The morning after the election, in front of television cameras, Scholz laid the foundation stone for an expansion of the Rheinmetall ammunition factory in Lower Saxony, Germany’s second-largest arms manufacturer. Finance daily Handelsblatt quoted him saying, “We are not living in peacetime,” and gleefully reported how the SPD chancellor praised the importance of the defence industry and stood in front of tanks and ammunition boxes for “more than an hour” for a photo shoot.

German Chancellor Olaf Scholz visits a production line at the future site of an arms factory where weapons maker Rheinmetall plans to produce artilleries from 2025, in Unterluess, Germany, Monday Feb. 12, 2024. [AP Photo/Fabian Bimmer]

On Tuesday, the SPD’s lead candidate for the European elections, Katarina Barley, brought Germany’s nuclear armament into play. Now that Donald Trump has called into question the NATO defence obligation, we needed to think about “our own nuclear bombs,” said Barley. On Wednesday, SPD foreign affairs expert Michael Roth followed up and demanded: “We must stop Russian imperialism—even without the USA if necessary.”

The war cries from SPD HQ at Willy Brandt House are becoming increasingly aggressive and irrational. One hundred ten years after it agreed to the Kaiser’s war credits in August 1914 and led millions of workers to the slaughter of the First World War, the SPD today is once again playing a key role in pushing through the predatory interests of German imperialism against the resistance of the working class.

But unlike then, the SPD has long since lost its influence in the working class. After the monstrous crimes of German militarism in two world wars, the war cries from SPD headquarters and the chancellery are met with disgust, anger and growing resistance.

The decline of the SPD comes as no surprise and is to be welcomed. The turn away from the party that Rosa Luxemburg had already described as a stinking corpse in 1914 must be made the prelude to a conscious turn towards a socialist programme.

This is the significance of the European election campaign of the Sozialistische Gleichheitspartei (Socialist Equality Party, SGP), which is fighting together with its sister parties throughout Europe and internationally to mobilise the working class against war and fascism.
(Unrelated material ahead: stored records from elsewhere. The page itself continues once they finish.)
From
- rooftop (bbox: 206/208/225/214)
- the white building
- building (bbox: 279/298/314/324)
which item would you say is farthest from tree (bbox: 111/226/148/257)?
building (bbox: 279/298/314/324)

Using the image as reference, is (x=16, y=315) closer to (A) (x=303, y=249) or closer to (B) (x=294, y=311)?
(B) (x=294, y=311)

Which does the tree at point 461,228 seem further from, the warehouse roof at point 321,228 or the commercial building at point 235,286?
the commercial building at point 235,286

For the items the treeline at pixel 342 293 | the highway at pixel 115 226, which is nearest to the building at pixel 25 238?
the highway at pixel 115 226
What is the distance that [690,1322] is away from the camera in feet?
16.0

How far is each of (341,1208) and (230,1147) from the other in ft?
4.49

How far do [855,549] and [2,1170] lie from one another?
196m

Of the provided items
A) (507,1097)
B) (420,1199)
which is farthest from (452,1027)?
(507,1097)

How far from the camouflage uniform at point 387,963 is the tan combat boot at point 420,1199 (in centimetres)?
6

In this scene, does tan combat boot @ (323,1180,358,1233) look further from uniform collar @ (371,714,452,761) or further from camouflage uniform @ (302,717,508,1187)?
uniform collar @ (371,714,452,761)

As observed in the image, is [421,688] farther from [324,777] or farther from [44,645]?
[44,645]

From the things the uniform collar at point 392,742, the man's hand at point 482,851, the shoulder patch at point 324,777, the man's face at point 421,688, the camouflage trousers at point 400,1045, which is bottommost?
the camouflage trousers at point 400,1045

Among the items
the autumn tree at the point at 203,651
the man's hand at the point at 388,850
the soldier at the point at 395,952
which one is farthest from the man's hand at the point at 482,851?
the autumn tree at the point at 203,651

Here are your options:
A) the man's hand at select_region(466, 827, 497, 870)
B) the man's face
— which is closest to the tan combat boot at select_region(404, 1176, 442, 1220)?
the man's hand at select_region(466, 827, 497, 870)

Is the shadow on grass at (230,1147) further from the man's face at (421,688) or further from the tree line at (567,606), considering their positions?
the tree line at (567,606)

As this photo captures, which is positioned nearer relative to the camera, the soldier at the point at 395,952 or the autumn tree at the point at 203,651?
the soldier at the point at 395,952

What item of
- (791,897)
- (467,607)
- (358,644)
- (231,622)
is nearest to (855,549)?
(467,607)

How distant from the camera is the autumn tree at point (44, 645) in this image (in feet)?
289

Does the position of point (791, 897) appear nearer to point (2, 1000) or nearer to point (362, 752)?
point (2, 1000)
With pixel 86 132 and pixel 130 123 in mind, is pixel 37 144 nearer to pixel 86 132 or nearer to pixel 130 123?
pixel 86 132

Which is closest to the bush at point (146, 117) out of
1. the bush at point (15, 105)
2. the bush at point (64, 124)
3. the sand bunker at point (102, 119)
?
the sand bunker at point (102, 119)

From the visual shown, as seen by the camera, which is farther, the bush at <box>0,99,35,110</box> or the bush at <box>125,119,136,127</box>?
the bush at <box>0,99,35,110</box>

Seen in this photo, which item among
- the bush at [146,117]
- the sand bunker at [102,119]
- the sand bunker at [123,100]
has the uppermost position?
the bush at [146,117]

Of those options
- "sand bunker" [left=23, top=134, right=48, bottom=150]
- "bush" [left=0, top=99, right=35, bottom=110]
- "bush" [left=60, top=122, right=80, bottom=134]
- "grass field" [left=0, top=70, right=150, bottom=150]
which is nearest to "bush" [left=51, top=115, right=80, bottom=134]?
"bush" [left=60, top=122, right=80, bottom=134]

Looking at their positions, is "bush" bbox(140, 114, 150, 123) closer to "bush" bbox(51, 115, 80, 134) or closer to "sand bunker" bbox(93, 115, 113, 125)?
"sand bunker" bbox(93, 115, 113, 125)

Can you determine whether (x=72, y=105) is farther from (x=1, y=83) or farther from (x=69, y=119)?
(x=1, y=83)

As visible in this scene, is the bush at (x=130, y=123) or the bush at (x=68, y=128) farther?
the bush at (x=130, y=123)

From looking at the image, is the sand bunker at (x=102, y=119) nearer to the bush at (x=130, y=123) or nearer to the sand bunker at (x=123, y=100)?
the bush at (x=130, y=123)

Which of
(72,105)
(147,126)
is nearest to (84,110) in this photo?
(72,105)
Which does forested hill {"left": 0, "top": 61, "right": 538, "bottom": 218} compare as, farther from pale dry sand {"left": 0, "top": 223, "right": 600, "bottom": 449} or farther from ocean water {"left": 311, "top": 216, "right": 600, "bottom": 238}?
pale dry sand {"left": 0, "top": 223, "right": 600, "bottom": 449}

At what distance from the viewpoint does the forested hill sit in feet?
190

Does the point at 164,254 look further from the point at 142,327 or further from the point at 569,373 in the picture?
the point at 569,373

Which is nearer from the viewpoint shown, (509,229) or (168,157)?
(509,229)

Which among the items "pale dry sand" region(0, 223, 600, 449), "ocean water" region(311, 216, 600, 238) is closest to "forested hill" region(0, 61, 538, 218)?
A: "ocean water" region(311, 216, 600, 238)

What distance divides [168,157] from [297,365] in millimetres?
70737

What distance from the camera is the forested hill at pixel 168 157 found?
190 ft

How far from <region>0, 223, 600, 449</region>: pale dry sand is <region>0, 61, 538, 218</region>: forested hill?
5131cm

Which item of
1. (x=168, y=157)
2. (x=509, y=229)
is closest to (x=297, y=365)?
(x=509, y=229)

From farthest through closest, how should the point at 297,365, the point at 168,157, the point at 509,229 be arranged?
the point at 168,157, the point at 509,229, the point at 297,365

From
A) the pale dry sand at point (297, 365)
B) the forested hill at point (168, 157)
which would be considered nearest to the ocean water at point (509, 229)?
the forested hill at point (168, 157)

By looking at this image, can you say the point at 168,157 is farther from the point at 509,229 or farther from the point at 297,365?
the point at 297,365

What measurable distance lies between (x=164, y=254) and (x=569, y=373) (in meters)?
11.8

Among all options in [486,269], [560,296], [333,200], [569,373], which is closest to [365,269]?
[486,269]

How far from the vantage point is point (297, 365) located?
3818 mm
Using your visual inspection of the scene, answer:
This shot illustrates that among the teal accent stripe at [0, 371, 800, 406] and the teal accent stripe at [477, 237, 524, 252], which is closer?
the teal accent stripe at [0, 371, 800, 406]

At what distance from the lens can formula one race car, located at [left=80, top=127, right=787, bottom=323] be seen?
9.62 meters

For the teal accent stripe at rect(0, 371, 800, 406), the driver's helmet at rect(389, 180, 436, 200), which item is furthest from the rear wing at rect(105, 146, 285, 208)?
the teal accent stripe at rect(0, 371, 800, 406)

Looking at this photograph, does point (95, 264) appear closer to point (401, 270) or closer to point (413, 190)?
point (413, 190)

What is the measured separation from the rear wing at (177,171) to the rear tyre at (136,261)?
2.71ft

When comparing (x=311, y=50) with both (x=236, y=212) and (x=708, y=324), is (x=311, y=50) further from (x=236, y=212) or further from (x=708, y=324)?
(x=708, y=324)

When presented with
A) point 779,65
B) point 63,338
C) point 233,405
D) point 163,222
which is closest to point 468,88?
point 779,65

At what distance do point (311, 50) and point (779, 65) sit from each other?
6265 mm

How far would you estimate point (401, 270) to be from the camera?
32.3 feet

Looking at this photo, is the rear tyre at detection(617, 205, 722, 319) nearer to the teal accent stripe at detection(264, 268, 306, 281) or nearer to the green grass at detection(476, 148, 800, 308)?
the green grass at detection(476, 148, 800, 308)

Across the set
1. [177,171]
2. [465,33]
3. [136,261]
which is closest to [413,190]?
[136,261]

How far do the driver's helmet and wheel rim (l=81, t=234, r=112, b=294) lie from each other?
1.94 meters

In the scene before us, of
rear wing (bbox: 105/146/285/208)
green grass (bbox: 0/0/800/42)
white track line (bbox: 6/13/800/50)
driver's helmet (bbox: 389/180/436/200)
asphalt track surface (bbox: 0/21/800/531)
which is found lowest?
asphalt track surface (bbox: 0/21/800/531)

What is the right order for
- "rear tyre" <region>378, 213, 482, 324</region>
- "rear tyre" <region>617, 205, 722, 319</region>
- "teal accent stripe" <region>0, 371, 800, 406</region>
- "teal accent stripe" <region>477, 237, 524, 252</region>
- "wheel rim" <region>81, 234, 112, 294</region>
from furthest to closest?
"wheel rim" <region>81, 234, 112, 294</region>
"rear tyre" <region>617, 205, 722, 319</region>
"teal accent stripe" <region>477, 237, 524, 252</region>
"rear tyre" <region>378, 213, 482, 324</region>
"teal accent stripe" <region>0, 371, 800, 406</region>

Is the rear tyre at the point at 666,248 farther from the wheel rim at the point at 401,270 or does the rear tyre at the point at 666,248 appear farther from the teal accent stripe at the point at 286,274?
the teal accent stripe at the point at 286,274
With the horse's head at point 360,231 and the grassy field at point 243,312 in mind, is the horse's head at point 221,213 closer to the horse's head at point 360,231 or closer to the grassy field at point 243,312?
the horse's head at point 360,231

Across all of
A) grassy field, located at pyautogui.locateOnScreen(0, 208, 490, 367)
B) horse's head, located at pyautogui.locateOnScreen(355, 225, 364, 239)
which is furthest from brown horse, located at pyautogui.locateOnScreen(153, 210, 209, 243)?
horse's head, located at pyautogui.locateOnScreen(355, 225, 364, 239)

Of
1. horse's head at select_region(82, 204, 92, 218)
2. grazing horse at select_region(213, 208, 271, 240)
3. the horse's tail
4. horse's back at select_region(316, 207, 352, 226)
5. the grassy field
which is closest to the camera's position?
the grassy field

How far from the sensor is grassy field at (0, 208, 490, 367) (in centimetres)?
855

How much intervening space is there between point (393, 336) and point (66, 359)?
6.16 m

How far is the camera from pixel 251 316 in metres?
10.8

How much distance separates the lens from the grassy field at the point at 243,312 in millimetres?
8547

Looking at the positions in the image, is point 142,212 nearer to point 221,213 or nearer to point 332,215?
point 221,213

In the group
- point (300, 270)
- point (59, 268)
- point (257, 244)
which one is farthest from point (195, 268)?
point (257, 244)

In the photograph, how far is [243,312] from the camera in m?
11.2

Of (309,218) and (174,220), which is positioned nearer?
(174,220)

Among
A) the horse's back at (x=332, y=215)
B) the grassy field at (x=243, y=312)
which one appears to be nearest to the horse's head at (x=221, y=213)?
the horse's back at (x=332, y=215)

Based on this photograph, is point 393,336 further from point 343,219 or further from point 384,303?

The SGP’s election statement reads:

The only legitimate conclusion that can be drawn from Nazi Germany’s war of extermination and the Holocaust, the worst crimes in human history, is this: The working class must never again permit war and fascism, and must eliminate once and for all the root of this horror, capitalism.

• Stop the NATO war in Ukraine! No sanctions or arms deliveries!

• Two world wars are enough! Stop the warmongers!

• €100 billion for daycare centers, schools and hospitals, instead of for armaments and war!